Development of thermoelectrics usually involves trial-and-error investigations, including time-consuming synthesis and measurements. Here, we identify the electronic quality factor B_E for determining the maximum thermoelectric power factor, which can be conveniently estimated by a single measurement of Seebeck coefficient and electrical conductivity of only one sample, not necessarily optimized, at an arbitrary temperature. We demonstrate that thousands of experimental measurements in dozens of materials can all be described by a universal curve and a single material parameter B_E for each class of materials. Furthermore, any deviation in B_E with temperature or doping indicated new effects such as band convergence or additional scattering. This makes B_E a powerful tool for evaluating and guiding the development of thermoelectrics. We demonstrate the power of B_E to show both p-type GeTe alloys and n-type Mg₃SbBi alloys as highly competitive materials, at near room temperature, to state-of-the-art Bi₂Te₃ alloys used in nearly all commercial applications.

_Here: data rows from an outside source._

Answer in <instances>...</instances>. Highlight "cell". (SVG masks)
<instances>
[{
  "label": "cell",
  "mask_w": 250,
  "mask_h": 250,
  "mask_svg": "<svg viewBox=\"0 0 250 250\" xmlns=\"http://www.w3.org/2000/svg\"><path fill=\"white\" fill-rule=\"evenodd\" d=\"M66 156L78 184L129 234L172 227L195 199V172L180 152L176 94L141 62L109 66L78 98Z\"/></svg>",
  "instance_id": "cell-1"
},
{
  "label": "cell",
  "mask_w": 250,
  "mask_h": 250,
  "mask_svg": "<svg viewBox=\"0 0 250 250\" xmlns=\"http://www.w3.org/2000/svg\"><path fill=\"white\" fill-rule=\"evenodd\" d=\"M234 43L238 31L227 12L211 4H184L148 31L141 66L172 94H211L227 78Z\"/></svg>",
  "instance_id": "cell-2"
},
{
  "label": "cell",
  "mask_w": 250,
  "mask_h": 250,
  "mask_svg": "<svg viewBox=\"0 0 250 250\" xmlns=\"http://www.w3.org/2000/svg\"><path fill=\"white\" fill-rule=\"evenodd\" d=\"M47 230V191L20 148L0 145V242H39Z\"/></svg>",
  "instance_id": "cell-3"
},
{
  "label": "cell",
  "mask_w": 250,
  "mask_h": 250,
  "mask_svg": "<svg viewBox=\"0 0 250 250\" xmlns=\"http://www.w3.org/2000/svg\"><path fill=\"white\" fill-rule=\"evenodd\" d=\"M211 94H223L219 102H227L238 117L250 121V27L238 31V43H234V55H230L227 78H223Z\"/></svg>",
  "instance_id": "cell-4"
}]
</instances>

热电学的发展通常涉及反复试验的研究，包括耗时的综合和测量。在这里，我们确定了用于确定最大热电功率因数的电子品质因数B _E，可以通过在任意温度下仅测量一个塞伯克系数和电导率的单个测量（不必优化）来方便地估算出该值。我们证明，对于每种材料，可以通过通用曲线和单个材料参数B _E来描述数十种材料中的数千个实验测量值。此外，B _E的任何偏差温度或掺杂表明有新的效应，例如能带收敛或附加散射。这使B _E成为评估和指导热电发展的有力工具。我们证明了B _E能够在接近室温的情况下展示p型GeTe合金和n型Mg ₃ SbBi合金是具有高度竞争力的材料，与几乎所有领域中使用的最新Bi ₂ Te ₃合金一样商业应用。